## Instruções do exercício
No texto sobre o programa de privatizações de 1996, qual é o valor indicado para a «redução do stock acumulado da dívida pública»?

## Página
- - - - - - -

O programa de privatizações integrado no Orçamento do Estado para 1996 é porventura o traço mais impressivo da continuidade da política de direita e da orientação neoliberal adoptadas pelo Governo de António Guterres. O que não deixa de ser irónico para os que, desse Governo e antes na oposição, acusaram Cavaco Silva de fundamentalista do neoliberalismo.
O programa é sustentado por um conjunto de objectivos bem na linha das justificações dos governos de Cavaco Silva, e de que Friedman não desdenharia, onde a razoabilidade e boas intenções do objectivo «reestruturação do tecido produtivo» é contraditada pelo próprio processo de privatizações, e serve para tapar os seus autênticos desígnios:
- «Dinamização do mercado de capitais», isto é, dar mais força ao desenvolvimento da especulação bolsista;
- «redução do stock acumulado da dívida pública» (290 milhões de contos), isto é, vender património público para cumprir os critérios de Maastricht;
- «redução do peso do Estado na economia,» isto é, satisfazer a gula do grande capital nacional e multinacional, abrindo-lhes novos espaços económicos para a expansão e acumulação de capitais, permitindo-lhes deitar a mão a algumas das mais rentáveis unidades do universo empresarial português.
É de assinalar que os dados sobre o Sector Empresarial do Estado transcritos no Orçamento do Estado contrariam em definitivo a ideia insistentemente vendida das privatizações como forma de poupar os enormes desperdícios de dinheiros públicos gastos com as empresas nacionalizadas.

- - - - - - -

## Linhas
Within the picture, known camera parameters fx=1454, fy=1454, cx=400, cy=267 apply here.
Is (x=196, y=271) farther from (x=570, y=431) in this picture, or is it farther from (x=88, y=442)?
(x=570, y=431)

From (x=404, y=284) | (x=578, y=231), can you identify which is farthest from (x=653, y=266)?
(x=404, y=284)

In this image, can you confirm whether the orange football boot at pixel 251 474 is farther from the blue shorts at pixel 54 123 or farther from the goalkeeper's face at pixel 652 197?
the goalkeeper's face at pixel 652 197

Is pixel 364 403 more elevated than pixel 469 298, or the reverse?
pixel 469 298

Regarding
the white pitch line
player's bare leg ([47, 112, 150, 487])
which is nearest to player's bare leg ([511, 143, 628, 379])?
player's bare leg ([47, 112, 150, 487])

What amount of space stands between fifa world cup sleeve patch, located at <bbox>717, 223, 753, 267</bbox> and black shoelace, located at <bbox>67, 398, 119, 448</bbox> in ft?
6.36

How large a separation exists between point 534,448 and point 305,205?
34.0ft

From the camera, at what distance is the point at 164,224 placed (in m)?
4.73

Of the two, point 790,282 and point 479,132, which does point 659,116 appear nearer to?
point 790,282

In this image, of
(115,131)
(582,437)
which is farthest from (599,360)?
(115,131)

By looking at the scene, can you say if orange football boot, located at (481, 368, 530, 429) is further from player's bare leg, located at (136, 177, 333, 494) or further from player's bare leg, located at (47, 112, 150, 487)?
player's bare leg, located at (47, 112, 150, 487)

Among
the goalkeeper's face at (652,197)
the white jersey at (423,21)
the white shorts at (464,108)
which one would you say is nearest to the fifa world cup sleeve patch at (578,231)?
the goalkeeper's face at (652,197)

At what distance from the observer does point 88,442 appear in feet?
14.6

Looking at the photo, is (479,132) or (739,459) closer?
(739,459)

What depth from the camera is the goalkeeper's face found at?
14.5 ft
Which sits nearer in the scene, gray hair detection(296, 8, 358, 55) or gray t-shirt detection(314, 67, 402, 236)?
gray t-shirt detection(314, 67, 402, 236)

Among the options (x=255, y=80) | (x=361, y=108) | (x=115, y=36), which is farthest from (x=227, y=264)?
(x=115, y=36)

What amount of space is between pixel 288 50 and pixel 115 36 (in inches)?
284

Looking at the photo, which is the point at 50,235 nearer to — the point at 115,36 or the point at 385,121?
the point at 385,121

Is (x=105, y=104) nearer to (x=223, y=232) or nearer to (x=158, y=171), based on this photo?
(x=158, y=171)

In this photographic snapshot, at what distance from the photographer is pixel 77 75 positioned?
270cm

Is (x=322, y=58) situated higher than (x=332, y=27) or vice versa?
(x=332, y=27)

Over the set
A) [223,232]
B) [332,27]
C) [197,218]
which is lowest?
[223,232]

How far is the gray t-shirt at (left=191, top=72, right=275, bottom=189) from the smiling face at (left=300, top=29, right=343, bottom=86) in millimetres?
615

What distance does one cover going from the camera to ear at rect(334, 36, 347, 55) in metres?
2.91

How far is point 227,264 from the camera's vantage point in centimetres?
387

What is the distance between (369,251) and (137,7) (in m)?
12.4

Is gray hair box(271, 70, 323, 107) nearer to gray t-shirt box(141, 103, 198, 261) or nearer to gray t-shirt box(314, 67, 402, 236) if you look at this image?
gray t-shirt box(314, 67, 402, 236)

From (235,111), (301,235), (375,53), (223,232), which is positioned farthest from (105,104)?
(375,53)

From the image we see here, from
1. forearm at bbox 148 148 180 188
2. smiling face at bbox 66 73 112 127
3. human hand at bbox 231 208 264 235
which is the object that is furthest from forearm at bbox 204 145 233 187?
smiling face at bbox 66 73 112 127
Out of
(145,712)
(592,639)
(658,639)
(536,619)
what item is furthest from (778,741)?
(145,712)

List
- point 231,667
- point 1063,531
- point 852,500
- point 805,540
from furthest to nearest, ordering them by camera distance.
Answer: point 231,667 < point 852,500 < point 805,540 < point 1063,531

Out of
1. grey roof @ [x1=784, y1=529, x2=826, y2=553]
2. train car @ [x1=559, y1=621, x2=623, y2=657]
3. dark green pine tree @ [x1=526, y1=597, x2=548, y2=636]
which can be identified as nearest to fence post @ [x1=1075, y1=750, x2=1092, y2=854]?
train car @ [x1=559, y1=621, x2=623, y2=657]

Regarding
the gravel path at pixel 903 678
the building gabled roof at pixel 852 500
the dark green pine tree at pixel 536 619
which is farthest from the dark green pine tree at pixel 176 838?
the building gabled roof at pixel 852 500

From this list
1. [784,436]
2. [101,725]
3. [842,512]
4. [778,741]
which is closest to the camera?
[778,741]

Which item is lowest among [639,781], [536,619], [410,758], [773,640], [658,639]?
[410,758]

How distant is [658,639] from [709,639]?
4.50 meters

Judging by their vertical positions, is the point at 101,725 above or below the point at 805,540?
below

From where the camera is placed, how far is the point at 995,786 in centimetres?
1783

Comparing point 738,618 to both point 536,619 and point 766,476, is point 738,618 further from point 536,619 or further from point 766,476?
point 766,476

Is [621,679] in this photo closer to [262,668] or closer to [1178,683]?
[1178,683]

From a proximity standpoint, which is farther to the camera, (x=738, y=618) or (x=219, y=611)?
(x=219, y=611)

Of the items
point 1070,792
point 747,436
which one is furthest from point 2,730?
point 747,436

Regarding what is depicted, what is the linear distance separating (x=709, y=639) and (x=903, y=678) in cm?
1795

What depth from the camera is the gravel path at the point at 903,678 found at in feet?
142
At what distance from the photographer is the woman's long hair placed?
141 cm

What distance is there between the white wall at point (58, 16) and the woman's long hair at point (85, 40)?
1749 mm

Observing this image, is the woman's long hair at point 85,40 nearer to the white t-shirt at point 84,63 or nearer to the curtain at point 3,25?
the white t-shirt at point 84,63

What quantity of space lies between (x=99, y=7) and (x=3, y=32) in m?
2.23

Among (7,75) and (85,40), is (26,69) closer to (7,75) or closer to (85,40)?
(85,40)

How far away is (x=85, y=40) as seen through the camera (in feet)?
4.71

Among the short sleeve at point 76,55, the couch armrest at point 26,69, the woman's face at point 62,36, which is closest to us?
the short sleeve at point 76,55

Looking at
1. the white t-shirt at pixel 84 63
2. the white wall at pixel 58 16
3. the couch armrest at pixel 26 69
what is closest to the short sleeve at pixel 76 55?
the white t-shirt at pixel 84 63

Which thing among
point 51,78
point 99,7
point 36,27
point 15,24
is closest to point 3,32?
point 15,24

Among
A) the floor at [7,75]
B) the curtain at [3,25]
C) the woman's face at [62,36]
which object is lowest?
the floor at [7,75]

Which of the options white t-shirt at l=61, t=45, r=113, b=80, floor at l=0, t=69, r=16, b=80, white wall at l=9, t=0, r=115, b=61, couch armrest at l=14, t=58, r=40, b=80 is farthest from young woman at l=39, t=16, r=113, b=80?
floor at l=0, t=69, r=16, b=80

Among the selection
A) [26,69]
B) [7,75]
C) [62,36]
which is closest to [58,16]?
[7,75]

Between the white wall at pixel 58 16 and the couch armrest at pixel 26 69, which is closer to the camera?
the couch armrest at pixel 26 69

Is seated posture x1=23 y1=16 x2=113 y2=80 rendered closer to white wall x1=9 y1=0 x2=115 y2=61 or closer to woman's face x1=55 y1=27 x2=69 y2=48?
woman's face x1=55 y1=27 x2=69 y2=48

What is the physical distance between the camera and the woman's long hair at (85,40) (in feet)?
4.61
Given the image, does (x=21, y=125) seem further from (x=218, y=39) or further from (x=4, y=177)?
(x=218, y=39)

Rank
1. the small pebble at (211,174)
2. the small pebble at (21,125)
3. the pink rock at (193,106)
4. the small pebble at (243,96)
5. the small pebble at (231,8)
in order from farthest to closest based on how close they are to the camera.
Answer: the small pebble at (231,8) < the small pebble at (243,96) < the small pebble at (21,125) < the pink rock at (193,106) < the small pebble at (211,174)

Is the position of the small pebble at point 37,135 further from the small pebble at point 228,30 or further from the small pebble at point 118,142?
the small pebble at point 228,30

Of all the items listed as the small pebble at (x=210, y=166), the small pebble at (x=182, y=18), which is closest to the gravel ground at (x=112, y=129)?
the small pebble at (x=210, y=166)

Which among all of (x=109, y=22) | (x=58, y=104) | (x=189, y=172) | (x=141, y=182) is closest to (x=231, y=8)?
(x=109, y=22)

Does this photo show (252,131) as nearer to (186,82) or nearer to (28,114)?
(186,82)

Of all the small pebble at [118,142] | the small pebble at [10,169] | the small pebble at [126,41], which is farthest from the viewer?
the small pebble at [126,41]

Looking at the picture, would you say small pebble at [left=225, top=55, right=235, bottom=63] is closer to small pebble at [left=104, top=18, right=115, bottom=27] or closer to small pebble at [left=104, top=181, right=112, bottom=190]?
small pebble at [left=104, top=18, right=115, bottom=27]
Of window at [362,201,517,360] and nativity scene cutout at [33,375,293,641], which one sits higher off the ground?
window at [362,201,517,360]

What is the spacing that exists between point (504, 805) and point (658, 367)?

- - - - - - -

## Resultado do exercício
290 milhões de contos.